Joe Louis almost single-handedly punched a hole in Hitler’s theory of the “superiority” of the Aryan race. As a record 70 million radio listeners tuned in, the African American boxer defeated the German Max Schmeling in 1938, set against the backdrop of the Nazi regime’s hatred-spewing, “racially perfect” propaganda campaign. Louis became an overnight national hero and the pride of his hometown Detroit.
Born on Detroit’s east side, Louis reigned as heavyweight champion of the world from 1937-1950. He died in 1981. Near the 50th anniversary of the fight heard around the world, Detroit erected a monument to commemorate the achievement and Joe Louis.
“The fist,” as Detroiters refer to it, was commissioned in 1986 by Time Inc.’s Sports Illustrated magazine. The unique and interpretational monument was sculpted by Robert Graham of Venice, California. The artist explained years later, “People bring their own experience to the sculpture. I wanted to leave the image open, allowing it to become a symbol rather than make it specific.”
The 24-foot long bronze arm and fist weighs 8,000 pounds and is supported by a pyramid of metal poles. The installation is prominently located at the intersection of Jefferson Avenue and Woodward in downtown Detroit. There is no plaque, only a discreet tribute to Joe Louis inscribed on the arm.

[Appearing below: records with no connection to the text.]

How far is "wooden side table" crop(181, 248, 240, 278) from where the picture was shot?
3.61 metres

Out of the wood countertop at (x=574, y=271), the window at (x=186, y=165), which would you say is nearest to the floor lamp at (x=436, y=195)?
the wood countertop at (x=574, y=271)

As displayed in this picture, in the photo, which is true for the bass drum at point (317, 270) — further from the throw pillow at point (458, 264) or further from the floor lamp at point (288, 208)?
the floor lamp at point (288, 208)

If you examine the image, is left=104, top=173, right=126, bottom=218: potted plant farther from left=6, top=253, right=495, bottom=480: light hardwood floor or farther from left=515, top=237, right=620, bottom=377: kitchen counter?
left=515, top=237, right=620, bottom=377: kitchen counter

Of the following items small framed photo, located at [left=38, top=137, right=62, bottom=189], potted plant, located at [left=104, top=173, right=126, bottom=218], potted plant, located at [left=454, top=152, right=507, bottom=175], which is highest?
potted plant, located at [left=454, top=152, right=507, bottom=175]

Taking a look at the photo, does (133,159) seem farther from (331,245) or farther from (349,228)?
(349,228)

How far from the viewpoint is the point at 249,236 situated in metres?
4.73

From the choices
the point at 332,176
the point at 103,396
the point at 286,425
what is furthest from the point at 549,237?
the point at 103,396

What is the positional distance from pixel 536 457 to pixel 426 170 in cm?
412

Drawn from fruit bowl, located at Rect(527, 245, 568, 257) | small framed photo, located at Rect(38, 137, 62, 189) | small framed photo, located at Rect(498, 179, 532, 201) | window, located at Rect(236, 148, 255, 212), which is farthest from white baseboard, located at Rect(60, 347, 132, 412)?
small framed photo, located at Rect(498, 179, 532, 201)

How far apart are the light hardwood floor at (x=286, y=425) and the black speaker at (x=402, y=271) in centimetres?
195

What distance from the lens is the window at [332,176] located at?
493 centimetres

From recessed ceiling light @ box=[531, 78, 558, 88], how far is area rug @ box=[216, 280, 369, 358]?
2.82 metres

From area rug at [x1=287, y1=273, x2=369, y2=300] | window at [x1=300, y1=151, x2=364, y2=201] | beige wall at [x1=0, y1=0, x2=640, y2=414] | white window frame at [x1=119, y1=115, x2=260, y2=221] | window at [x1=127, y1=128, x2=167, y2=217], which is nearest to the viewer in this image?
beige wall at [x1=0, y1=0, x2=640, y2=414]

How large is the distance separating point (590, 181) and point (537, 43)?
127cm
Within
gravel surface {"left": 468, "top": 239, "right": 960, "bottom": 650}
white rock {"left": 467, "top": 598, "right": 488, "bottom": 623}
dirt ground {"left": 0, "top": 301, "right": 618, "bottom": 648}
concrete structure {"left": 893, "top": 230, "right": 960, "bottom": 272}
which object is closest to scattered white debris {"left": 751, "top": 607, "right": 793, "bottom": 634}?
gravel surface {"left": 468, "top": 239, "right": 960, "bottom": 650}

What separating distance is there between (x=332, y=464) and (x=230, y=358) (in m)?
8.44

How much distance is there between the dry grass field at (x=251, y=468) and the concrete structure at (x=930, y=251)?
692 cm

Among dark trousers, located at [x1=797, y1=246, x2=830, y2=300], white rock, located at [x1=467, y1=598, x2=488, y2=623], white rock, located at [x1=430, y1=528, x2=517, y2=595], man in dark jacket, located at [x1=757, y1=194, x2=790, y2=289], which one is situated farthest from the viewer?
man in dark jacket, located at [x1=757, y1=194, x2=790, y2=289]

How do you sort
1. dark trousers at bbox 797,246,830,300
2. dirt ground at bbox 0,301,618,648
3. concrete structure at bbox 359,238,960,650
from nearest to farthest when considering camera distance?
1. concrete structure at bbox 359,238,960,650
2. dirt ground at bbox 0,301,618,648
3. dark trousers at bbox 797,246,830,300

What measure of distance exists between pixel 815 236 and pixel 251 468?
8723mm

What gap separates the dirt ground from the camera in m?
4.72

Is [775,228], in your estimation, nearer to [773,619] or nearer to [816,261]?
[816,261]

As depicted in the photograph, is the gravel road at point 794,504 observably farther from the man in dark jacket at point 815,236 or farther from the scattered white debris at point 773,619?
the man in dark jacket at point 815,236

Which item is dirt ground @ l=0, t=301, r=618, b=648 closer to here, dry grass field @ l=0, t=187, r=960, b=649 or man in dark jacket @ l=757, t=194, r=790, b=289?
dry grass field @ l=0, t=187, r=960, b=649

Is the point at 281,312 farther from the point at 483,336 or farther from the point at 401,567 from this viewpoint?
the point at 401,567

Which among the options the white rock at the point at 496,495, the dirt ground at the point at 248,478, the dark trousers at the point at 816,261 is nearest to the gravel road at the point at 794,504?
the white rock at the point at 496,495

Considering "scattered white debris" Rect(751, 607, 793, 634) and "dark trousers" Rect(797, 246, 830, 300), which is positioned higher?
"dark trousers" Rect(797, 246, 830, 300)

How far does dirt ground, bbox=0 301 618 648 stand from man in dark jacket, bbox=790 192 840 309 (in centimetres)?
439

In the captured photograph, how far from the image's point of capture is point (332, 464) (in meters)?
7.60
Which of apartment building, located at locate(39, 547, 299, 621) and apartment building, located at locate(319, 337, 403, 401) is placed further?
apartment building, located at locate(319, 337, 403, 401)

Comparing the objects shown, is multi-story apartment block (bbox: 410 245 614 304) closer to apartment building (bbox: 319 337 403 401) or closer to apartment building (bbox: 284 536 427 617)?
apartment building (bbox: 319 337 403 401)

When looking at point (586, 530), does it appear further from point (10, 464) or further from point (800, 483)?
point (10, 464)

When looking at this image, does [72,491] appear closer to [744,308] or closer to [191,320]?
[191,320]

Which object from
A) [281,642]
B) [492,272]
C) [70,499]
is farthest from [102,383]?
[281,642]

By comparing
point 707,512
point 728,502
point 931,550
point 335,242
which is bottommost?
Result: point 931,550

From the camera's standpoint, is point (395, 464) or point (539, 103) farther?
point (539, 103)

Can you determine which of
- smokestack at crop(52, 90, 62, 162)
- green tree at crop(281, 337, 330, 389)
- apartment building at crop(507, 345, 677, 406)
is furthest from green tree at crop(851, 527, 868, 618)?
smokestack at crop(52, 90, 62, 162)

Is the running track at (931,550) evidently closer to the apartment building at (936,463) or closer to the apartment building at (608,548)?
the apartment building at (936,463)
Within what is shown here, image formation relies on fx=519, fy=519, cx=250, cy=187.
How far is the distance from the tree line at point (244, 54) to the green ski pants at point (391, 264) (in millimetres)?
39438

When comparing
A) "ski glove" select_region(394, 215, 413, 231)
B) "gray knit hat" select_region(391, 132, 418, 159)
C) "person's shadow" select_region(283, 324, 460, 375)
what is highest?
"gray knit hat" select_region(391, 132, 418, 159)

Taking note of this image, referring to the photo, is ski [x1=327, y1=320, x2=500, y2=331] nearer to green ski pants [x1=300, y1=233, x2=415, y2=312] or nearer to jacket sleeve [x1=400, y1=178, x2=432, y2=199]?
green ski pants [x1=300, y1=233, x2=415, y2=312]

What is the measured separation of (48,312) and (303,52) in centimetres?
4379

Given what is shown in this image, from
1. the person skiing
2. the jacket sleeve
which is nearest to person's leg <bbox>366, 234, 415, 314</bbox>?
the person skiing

The public art display commemorates the immense moral victory of good over evil, traditionalists mostly agree. Others, however, see the piece as everything from the embodiment of racial politics, the tireless fight for equality, conflict and violence, city pride and determination, and edginess and creative energy.
“It’s going to keep getting used by people for cultural projection purposes … politicized, racialized and commodified,” explained Victoria Gallagher, co-author of “Sparring with Public Memory.” However the fist is appropriated and re-appropriated, the great Joe Louis will always represent Detroit, power and freedom with distinction.